Scott's Crusades cameras banned from cathedral
The Catholic Church in Spain has refused to allow the filming of a new epic in a former mosque, writes Isambard Wilkinson
The Catholic Church has refused to allow a major film to be shot in the former Grand Mosque of Cordoba, which is now a Christian cathedral, causing a row over Spain's Islamic past.
Church authorities said the plans of Ridley Scott, the British director of Gladiator and Thelma and Louise, would "interfere with religious life".
Scott wanted to use the cathedral, known as the Mezquita, in his £54 million adventure Kingdom of Heaven, which is based on the Crusades.
But a church spokesman said: "The 200 people and the false door and walls and all the props would interrupt the religious life of the Mezquita for roughly a month, which would be disorderly and excessive."
The row has also assumed political overtones, with politicians of the traditionally communist-run city strongly criticising the Church and the Right wing for not seizing the opportunity to promote Cordoba.
Carmen Caldo, the local culture official, and the mayor, Rosa Aguilar, have made private petitions to the bishop to reconsider while strongly attacking the Church for not allowing filming.
"It seems we are losing a great opportunity and I am surprised the Church will not lend the city a helping hand," said Ms Caldo.

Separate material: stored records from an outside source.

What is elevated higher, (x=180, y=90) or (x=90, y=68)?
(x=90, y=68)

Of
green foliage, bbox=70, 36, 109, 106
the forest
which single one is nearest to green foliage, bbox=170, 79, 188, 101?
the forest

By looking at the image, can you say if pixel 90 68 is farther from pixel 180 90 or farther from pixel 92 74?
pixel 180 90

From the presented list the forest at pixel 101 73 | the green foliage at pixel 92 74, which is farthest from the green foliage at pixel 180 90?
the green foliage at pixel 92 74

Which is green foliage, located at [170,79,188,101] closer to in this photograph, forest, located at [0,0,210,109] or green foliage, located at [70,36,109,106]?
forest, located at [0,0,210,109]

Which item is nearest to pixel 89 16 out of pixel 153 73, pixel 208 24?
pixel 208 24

Scott has cut back his demands, saying he could manage with four days in the cathedral. He began shooting the film, which stars Orlando Bloom, Liam Neeson and Eva Green, on Monday in Huesca in northern Spain.

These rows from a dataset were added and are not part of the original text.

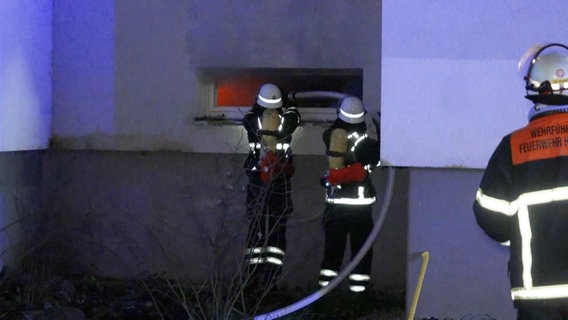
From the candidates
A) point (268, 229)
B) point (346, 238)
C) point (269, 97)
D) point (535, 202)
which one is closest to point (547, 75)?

The Right-wing newspaper La Razon accused Scott and the Socialist Andalusian government of "a gaffe of gigantic proportions knowing the mess they would make of one of the great heritage jewels".

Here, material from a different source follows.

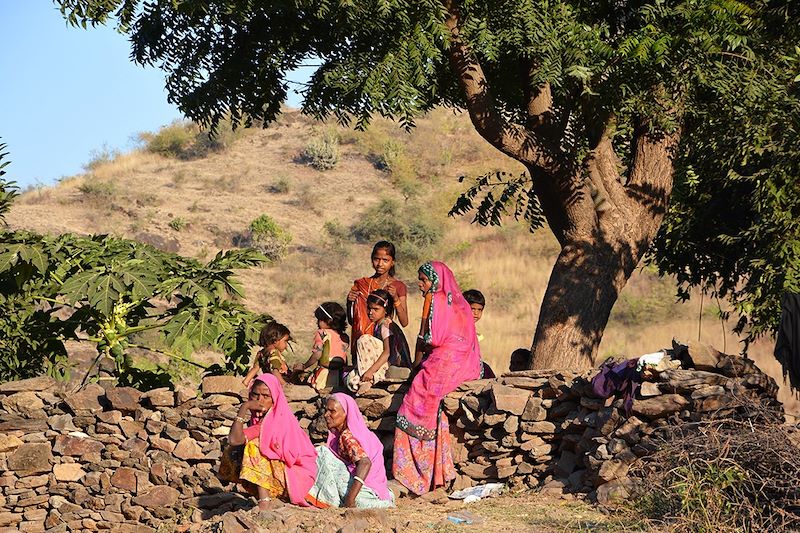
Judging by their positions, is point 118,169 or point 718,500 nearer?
point 718,500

The editorial suggested that the director should make a mosque "out of cardboard" as he would not know the difference.
Sensitivities over the building have existed for centuries: it was there that the Spanish-Islamic state reached its peak during the 10th century reign of Caliph Abd al-Rahman III, but it was built on the site of a Christian church.
After the expulsion of Jews and Muslims from the peninsula that began in 1492, the mosque underwent some heavy-handed Christian remodelling, with a 16th century cathedral stuck in the middle of the tiers of brick and stone arches.
Two years ago, women Muslim worshippers were thrown out of the Mezquita for attempting to pray there.
Scott's film promises to portray the brotherhood that Christians, Muslims and Jews once enjoyed in the country that lays historical claim to the "harmonious coexistence of three cultures".